Non solo: al danno dei mancati stanziamenti si aggiunge la beffa del fatto che i 1150 milioni sono già impegnati, quasi interamente, per la gestione immediata dell’emergenza. La Pezzopane, è drastica: «Al momento di soldi per le case non ce ne sono. Non sono neppure previsti gli indennizzi immediati per i lavori di piccola entità che permetterebbero a tante famiglie di rientrare nelle abitazioni».

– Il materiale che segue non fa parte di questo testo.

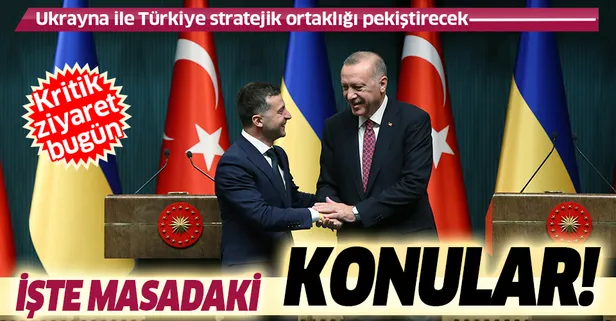 Ukrayna ile Türkiye stratejik ortaklığı pekiştirecek: İşte masadaki konular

A preoccupare il presidente sono anche le competenze degli enti locali nella ricostruzione: «E’ paradossale. Proprio mentre viene approvato il federalismo fiscale con tutto il substrato ideologico che ne deriva, in Abruzzo gli enti locali vengono spogliati di tutte le loro funzioni. Si annullano tutte quelle realtà che in parlamento dicono di voler valorizzare». Il decreto, infatti, prevede che sia il governo a individuare sia le aree per l’edificazione sia quelle per l’edilizia scolastica. «Nel piano è prevista addirittura una discarica – incalza la Pezzopane  – il tutto è avvenuto senza far decidere quegli organi intermedi che meglio conoscono il territorio e rappresentano gli interessi dei cittadini».